> YOUR TASK:
Exact copy, pictures excluded: reproduce every record below.

┄┄┄┄┄┄┄┄┄┄

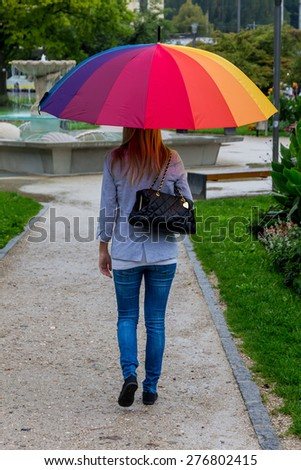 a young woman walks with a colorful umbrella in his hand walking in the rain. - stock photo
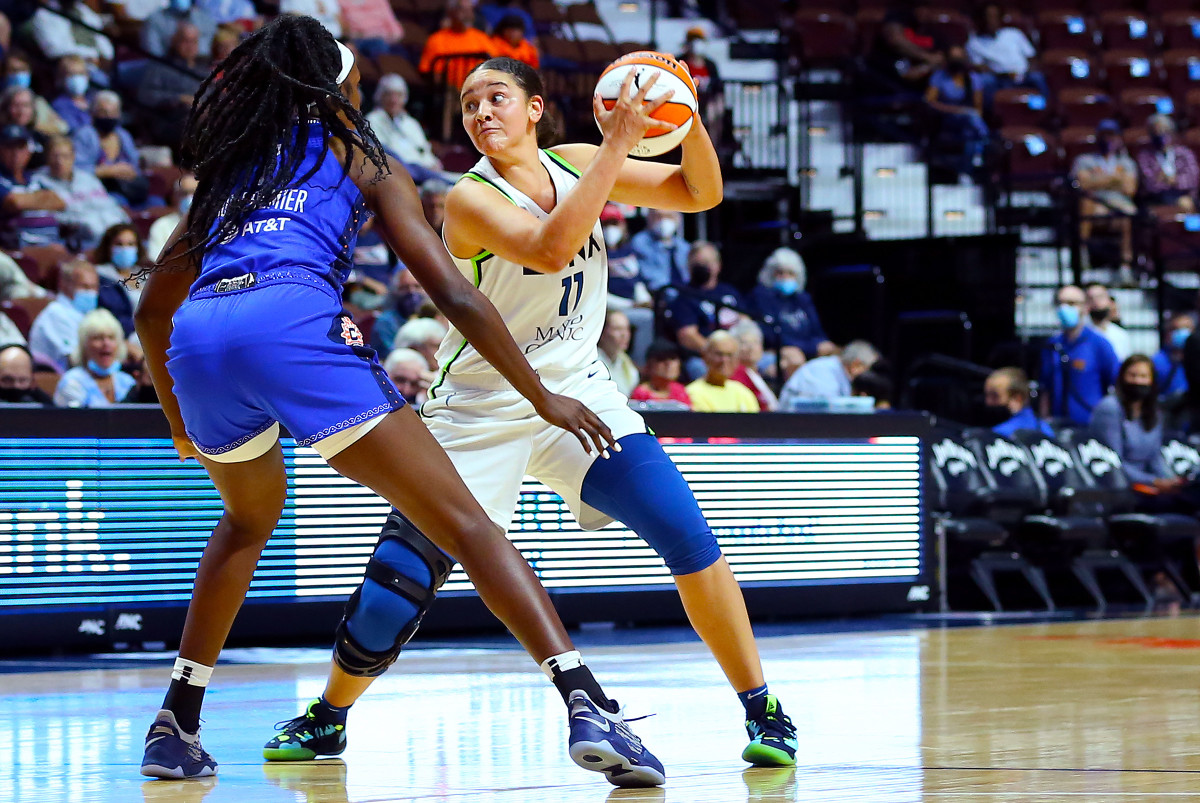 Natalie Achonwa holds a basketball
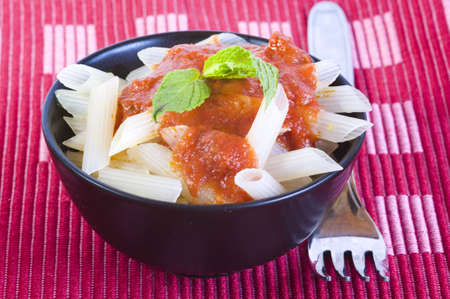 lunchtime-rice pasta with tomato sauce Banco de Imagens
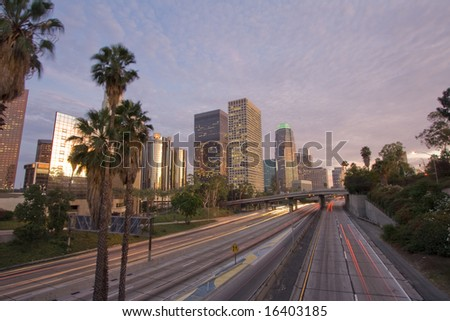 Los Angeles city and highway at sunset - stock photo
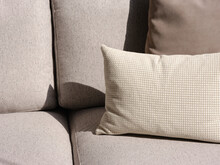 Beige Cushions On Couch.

┄┄┄┄┄┄┄┄┄┄

> SOLUTION TO THIS PROBLEM:
 a young woman walks with a colorful umbrella in his hand walking in the rain. - stock photo
 Natalie Achonwa holds a basketball
 lunchtime-rice pasta with tomato sauce Banco de Imagens
 Los Angeles city and highway at sunset - stock photo
 Beige Cushions On Couch.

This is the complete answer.